____ Text extract

Terraphim AI | Sentrux vs Terraphim: Two Approaches to AI Code Quality Evaluation

As AI agents write more and more production code, the question shifts from "can the agent write code?" to "can we verify the code is good?" Two tools tackle this from opposite ends: Sentrux measures structural health, Terraphim measures semantic completeness. Neither is complete without the other.

The Problem They Both Solve

An AI agent that generates 500 lines of syntactically correct Rust can still degrade a codebase. It might introduce tight coupling, leave behind unimplemented stubs, create circular dependencies, or raise the cyclomatic complexity past any reasonable threshold. Standard CI pipelines catch compilation errors and failing tests. They do not catch architectural erosion.

Both Sentrux and the Terraphim evaluation toolkit are designed to close that gap. They just do so from fundamentally different perspectives.

Sentrux: Structural Analysis

Sentrux (v0.5.7, MIT, 27.7k lines of Rust) is a real-time structural analysis engine. It parses source code into an AST using tree-sitter, builds a dependency graph, and computes a quality signal from 0 to 10,000.

Five Root Cause Metrics

Sentrux computes a geometric mean across five orthogonal dimensions:

Metric	What it captures
Modularity	Fan-in and fan-out between modules; god file detection
Acyclicity	Circular dependency count and which files participate
Depth	Maximum dependency chain length; instability score
Equality	Cyclomatic complexity distribution (Gini coefficient); large files
Redundancy	Dead functions; duplicate code groups

These are structural facts derived from the AST and dependency graph, not text patterns. Sentrux does not care what the code says; it cares how it connects.

How It Works with Agents

Sentrux ships a native MCP server with nine tools. The intended agent workflow is:

sentrux.scan("/path/to/project")

________
____ Data provided

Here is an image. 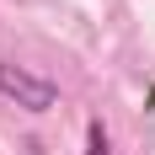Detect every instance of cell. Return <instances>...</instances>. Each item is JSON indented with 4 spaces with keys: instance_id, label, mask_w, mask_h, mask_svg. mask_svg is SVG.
Returning a JSON list of instances; mask_svg holds the SVG:
<instances>
[{
    "instance_id": "1",
    "label": "cell",
    "mask_w": 155,
    "mask_h": 155,
    "mask_svg": "<svg viewBox=\"0 0 155 155\" xmlns=\"http://www.w3.org/2000/svg\"><path fill=\"white\" fill-rule=\"evenodd\" d=\"M0 96L16 102L21 112H54L59 107V86L48 75H38V70H27V64H16V59H0Z\"/></svg>"
},
{
    "instance_id": "2",
    "label": "cell",
    "mask_w": 155,
    "mask_h": 155,
    "mask_svg": "<svg viewBox=\"0 0 155 155\" xmlns=\"http://www.w3.org/2000/svg\"><path fill=\"white\" fill-rule=\"evenodd\" d=\"M86 155H112V139H107V128H102V118L86 123Z\"/></svg>"
},
{
    "instance_id": "3",
    "label": "cell",
    "mask_w": 155,
    "mask_h": 155,
    "mask_svg": "<svg viewBox=\"0 0 155 155\" xmlns=\"http://www.w3.org/2000/svg\"><path fill=\"white\" fill-rule=\"evenodd\" d=\"M150 102H155V91H150Z\"/></svg>"
}]
</instances>
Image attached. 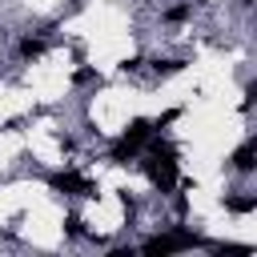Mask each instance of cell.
I'll list each match as a JSON object with an SVG mask.
<instances>
[{"label": "cell", "instance_id": "obj_1", "mask_svg": "<svg viewBox=\"0 0 257 257\" xmlns=\"http://www.w3.org/2000/svg\"><path fill=\"white\" fill-rule=\"evenodd\" d=\"M253 157H257V145H253V137H249V141H241V145L233 149V157H229V173L249 177V173H253Z\"/></svg>", "mask_w": 257, "mask_h": 257}]
</instances>
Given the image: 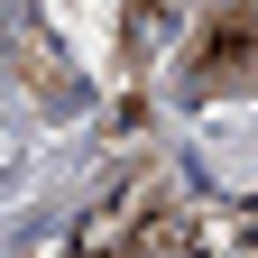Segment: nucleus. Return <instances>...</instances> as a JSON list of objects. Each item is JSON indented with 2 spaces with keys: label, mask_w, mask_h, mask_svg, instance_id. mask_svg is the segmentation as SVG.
I'll list each match as a JSON object with an SVG mask.
<instances>
[{
  "label": "nucleus",
  "mask_w": 258,
  "mask_h": 258,
  "mask_svg": "<svg viewBox=\"0 0 258 258\" xmlns=\"http://www.w3.org/2000/svg\"><path fill=\"white\" fill-rule=\"evenodd\" d=\"M157 221H166V184H111L102 203L55 240V258H129Z\"/></svg>",
  "instance_id": "1"
}]
</instances>
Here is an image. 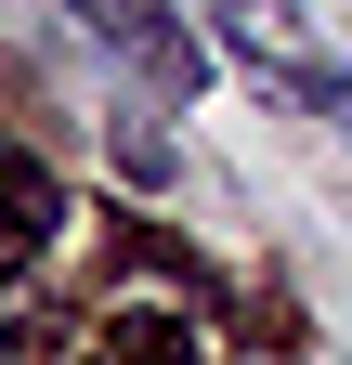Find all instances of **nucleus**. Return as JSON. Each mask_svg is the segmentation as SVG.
Segmentation results:
<instances>
[{"label":"nucleus","instance_id":"1","mask_svg":"<svg viewBox=\"0 0 352 365\" xmlns=\"http://www.w3.org/2000/svg\"><path fill=\"white\" fill-rule=\"evenodd\" d=\"M222 39H235V53H248L261 78L287 91V105H314V118H352V78H339V53H326V39L287 14V0H222Z\"/></svg>","mask_w":352,"mask_h":365},{"label":"nucleus","instance_id":"4","mask_svg":"<svg viewBox=\"0 0 352 365\" xmlns=\"http://www.w3.org/2000/svg\"><path fill=\"white\" fill-rule=\"evenodd\" d=\"M118 352H144V365H196V352H183V327H157V313H130Z\"/></svg>","mask_w":352,"mask_h":365},{"label":"nucleus","instance_id":"3","mask_svg":"<svg viewBox=\"0 0 352 365\" xmlns=\"http://www.w3.org/2000/svg\"><path fill=\"white\" fill-rule=\"evenodd\" d=\"M0 235H14V248H39V235H66V182L39 170L26 144H0Z\"/></svg>","mask_w":352,"mask_h":365},{"label":"nucleus","instance_id":"2","mask_svg":"<svg viewBox=\"0 0 352 365\" xmlns=\"http://www.w3.org/2000/svg\"><path fill=\"white\" fill-rule=\"evenodd\" d=\"M66 14L92 26L144 91H170V105H183V91H209V53H196V26L170 14V0H66Z\"/></svg>","mask_w":352,"mask_h":365}]
</instances>
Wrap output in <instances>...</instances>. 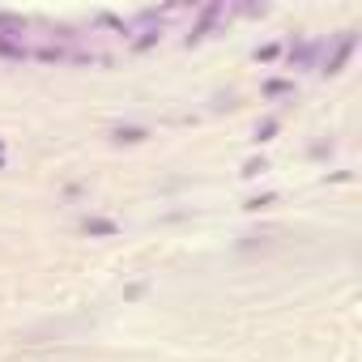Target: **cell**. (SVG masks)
Returning <instances> with one entry per match:
<instances>
[{
  "instance_id": "52a82bcc",
  "label": "cell",
  "mask_w": 362,
  "mask_h": 362,
  "mask_svg": "<svg viewBox=\"0 0 362 362\" xmlns=\"http://www.w3.org/2000/svg\"><path fill=\"white\" fill-rule=\"evenodd\" d=\"M273 132H277V119H264V124L256 128V141H273Z\"/></svg>"
},
{
  "instance_id": "3957f363",
  "label": "cell",
  "mask_w": 362,
  "mask_h": 362,
  "mask_svg": "<svg viewBox=\"0 0 362 362\" xmlns=\"http://www.w3.org/2000/svg\"><path fill=\"white\" fill-rule=\"evenodd\" d=\"M0 56H5V60H21V56H30V52H26V43H21V39L0 30Z\"/></svg>"
},
{
  "instance_id": "5b68a950",
  "label": "cell",
  "mask_w": 362,
  "mask_h": 362,
  "mask_svg": "<svg viewBox=\"0 0 362 362\" xmlns=\"http://www.w3.org/2000/svg\"><path fill=\"white\" fill-rule=\"evenodd\" d=\"M311 60H316V43H303V47L290 52V64H294V68H307Z\"/></svg>"
},
{
  "instance_id": "6da1fadb",
  "label": "cell",
  "mask_w": 362,
  "mask_h": 362,
  "mask_svg": "<svg viewBox=\"0 0 362 362\" xmlns=\"http://www.w3.org/2000/svg\"><path fill=\"white\" fill-rule=\"evenodd\" d=\"M226 13H230V9L222 5V0H213V5H205V9H201V17H197V26H192V34H188V47H192V43H201V39H205V34H209V30L217 26V21L226 17Z\"/></svg>"
},
{
  "instance_id": "277c9868",
  "label": "cell",
  "mask_w": 362,
  "mask_h": 362,
  "mask_svg": "<svg viewBox=\"0 0 362 362\" xmlns=\"http://www.w3.org/2000/svg\"><path fill=\"white\" fill-rule=\"evenodd\" d=\"M81 230H86V234H115L119 226H115V222H107V217H86Z\"/></svg>"
},
{
  "instance_id": "7a4b0ae2",
  "label": "cell",
  "mask_w": 362,
  "mask_h": 362,
  "mask_svg": "<svg viewBox=\"0 0 362 362\" xmlns=\"http://www.w3.org/2000/svg\"><path fill=\"white\" fill-rule=\"evenodd\" d=\"M354 47H358V34H354V30H345V34H341V43H336L332 52L324 56V68H320V72H328V77H332V72H341V68H345V60L354 56Z\"/></svg>"
},
{
  "instance_id": "8992f818",
  "label": "cell",
  "mask_w": 362,
  "mask_h": 362,
  "mask_svg": "<svg viewBox=\"0 0 362 362\" xmlns=\"http://www.w3.org/2000/svg\"><path fill=\"white\" fill-rule=\"evenodd\" d=\"M111 137H115V141H145L150 132H145V128H115Z\"/></svg>"
}]
</instances>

________

* What you will do
1) Translate this sentence from the Sentrux vs Terraphim comparison above into Spanish: "Sentrux does not care what the code says; it cares how it connects."
2) Please reproduce the Sentrux vs Terraphim comparison word for word from "An AI agent" to "catch architectural erosion.".
3) Answer from the Sentrux vs Terraphim comparison above:
(a) What range does the quality signal computed by Sentrux span?
(b) How many tools come with the native MCP server that Sentrux ships?
(c) Which two kinds of problems does the comparison say standard CI pipelines catch?

* Results for the exercise
1) A Sentrux no le importa lo que dice el código; le importa cómo se conecta.

2)
An AI agent that generates 500 lines of syntactically correct Rust can still degrade a codebase. It might introduce tight coupling, leave behind unimplemented stubs, create circular dependencies, or raise the cyclomatic complexity past any reasonable threshold. Standard CI pipelines catch compilation errors and failing tests. They do not catch architectural erosion.

3)
(a) 0 to 10,000
(b) Nine
(c) Compilation errors and failing tests